> TASK DESCRIPTION:
Reproduce word for word the section of the AVX512_FP16 patch discussion below that begins with "In the latter" and ends after "explicitly adding CpuAVX512_FP16.".

:: EXCERPT TO READ ::

[PATCH 1/2] [PATCH 1/2] Enable Intel AVX512_FP16 instructions

Wed Jul 21 14:29:03 GMT 2021

On 21.07.2021 15:14, Cui, Lili wrote:
>> -----Original Message-----
>> From: Jan Beulich <jbeulich@suse.com>
>> Sent: Wednesday, July 14, 2021 12:25 AM
>> On 13.07.2021 08:58, Cui, Lili wrote:
>>
>> I don't think you've applied my comments regarding the cpu_flag_init[]
>> additions
> 
> Sorry, I forgot this one, I changed it in this patch.
> 
> { "CPU_AVX512_FP16_FLAGS",
>     "CPU_AVX512BW_FLAGS|CpuAVX512_FP16" },
> ...
>   { "CPU_ANY_AVX512BW_FLAGS",
>     "CpuAVX512BW|CpuAVX512_FP16" },
> ...

In the latter case you will want to use CPU_ANY_AVX512_FP16_FLAGS,
not CpuAVX512_FP16. This not originally having got done properly
for CPU_ANY_AVX512F_FLAGS is why you now also need to change that
one. There preferably you'd replace CpuAVX512BW by
CPU_ANY_AVX512BW_FLAGS, instead of explicitly adding CpuAVX512_FP16.

>> I can't seem to find any pseudos of VCMP{P,S}H, despite the prior comment.

:::
:: STORED DATA ::

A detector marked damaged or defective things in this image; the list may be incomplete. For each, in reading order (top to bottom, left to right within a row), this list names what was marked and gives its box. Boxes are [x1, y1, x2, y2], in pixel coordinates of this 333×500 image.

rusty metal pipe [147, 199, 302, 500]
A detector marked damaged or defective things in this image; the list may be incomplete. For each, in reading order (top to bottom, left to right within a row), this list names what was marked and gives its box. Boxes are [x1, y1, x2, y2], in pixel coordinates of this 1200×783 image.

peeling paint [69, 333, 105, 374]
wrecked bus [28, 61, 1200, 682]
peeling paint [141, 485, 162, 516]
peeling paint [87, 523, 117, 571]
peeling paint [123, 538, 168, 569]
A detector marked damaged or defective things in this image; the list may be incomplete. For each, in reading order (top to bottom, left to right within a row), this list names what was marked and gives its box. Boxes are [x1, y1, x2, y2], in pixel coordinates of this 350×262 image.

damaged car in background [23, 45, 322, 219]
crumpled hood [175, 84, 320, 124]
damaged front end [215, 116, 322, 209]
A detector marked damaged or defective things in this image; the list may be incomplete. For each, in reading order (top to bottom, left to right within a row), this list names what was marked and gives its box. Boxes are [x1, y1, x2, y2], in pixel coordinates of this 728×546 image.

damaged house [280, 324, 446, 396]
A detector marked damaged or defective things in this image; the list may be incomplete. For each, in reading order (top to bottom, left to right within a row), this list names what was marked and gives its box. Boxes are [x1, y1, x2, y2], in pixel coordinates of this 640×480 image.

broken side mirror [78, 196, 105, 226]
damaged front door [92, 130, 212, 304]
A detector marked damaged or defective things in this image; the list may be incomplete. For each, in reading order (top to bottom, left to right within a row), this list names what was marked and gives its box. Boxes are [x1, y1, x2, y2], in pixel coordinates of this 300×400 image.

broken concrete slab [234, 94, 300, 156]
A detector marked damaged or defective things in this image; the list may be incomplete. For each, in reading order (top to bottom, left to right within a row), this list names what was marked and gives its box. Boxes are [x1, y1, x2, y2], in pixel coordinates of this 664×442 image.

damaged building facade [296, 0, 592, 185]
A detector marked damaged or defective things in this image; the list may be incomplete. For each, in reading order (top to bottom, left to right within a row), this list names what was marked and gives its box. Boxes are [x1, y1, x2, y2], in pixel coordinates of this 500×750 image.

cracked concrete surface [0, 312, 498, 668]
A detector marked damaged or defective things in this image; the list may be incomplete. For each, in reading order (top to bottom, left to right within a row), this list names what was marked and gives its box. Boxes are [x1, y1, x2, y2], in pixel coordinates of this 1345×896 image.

:::

> SOLUTION TO THIS TASK:
In the latter case you will want to use CPU_ANY_AVX512_FP16_FLAGS,
not CpuAVX512_FP16. This not originally having got done properly
for CPU_ANY_AVX512F_FLAGS is why you now also need to change that
one. There preferably you'd replace CpuAVX512BW by
CPU_ANY_AVX512BW_FLAGS, instead of explicitly adding CpuAVX512_FP16.